My mother is frequently shocked by the number of years that have passed since her mother died (16) and is distraught anew each time she remembers. The last time she mentioned it, I asked her if her mother had been a crier, too.

"Not exactly," she said. "She didn't talk about her emotions very much. I wish she had. There's so much I don't know about her." I understand this, the disturbing patchiness of the unfinished portrait. "But the time I cried to her and she started to cry too -- that was the last time. I never cried to her again."

It was an incident involving a broken heart. I imagine them sitting together on a worn couch in the tenement apartment I never saw, my mother sobbing on her mother's shoulder. Reaching for her daughter, my shadow grandma begins to weep with her. It's hard to envision this gesture, since my image of my grandmother is not a soft one. She wasn't a sweet old lady. She raised my mother alone after her bold marriage to my non-Jewish grandfather. He died when my mother was 9 years old.

"That was the last time," my mother repeated, softly. I didn't tell her that she reinforces in me the same steely resolve. She claims that she has her crying jags under control, that she can hold back when I let loose, just like I believe that she doesn't know how her tears trigger my own.

Of course we are kidding ourselves. She knows as well as I do the power of the tear. After all, when I was a teenager and we had our knock-down-drag-out screaming matches, she must have known that when she began to cry she was accusing me more effectively than words could have.
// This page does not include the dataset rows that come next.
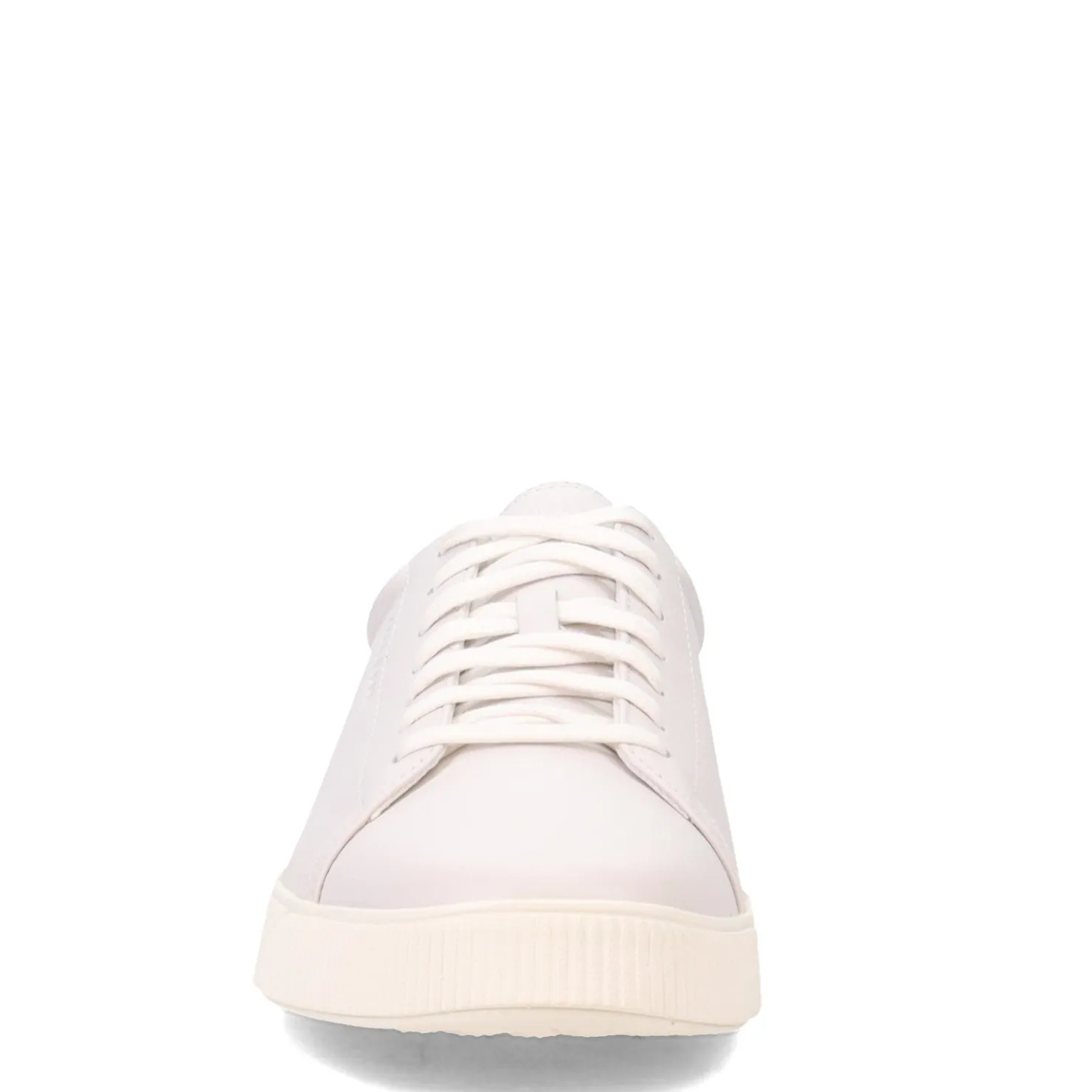 Sneakers & Athletics*Cole Haan Men's , Nantucket 2.0 Lace-Up White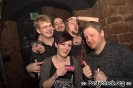 Music Club Underground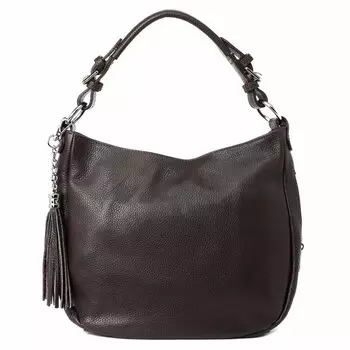 Сумки Diva`s Bag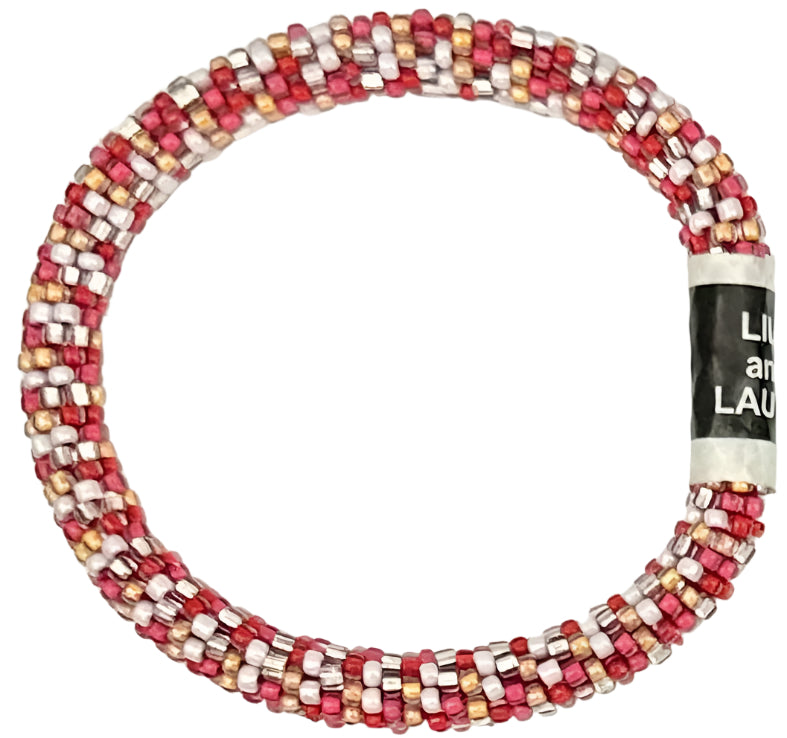 Lily and Laura Limited Edition with variation 692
When I slammed my bedroom door behind me and wept in despair it was because her tears told me I had the power to hurt her, and I had used it. And I was sorry. Yet I give this power to others every time I weep when I should not. Everyone knows you shouldn't cry at work. You shouldn't cry in front of adversaries. You shouldn't cry all the time. Tears represent weakness. Tears spell vulnerability.

I've been told that I should be grateful for this tendency, that I should embrace my crying fits as evidence of emotional candor and a warm nature. One woman I know believes that she inherited the genetic flip side of my condition: the ice gene. She is equally distraught. I can rest assured, she tells me, that no one will ever mistake me for a cold fish.

But at work, in restaurants, at the family dinner table, my tears can horrify, infuriate, even intimidate the people I am close to or just happen to sit by. I think of it as a problem and try different devices, like thinking of recipes, to staunch the inevitable flow of tears. Nothing seems to work.

I've entertained the notion of hypnosis or psychotherapy or drugs to abolish the tears once and for all, but I'm pretty sure I'm going to be like this forever. I'll remain pinned between gratitude for and frustration with the hereditary whimsy that puts my feelings on public display.

Maybe eventually I'll even embrace the crying gene, if only because it came to me by way of my grandmother. The dream of a connection, even one woven of water and salt, is pretty much all I've got.


By Amy Brill

Amy Brill is a writer and editor living in Brooklyn, N.Y. Her work has appeared in Time Out New York, Premiere and Talk, among other publications.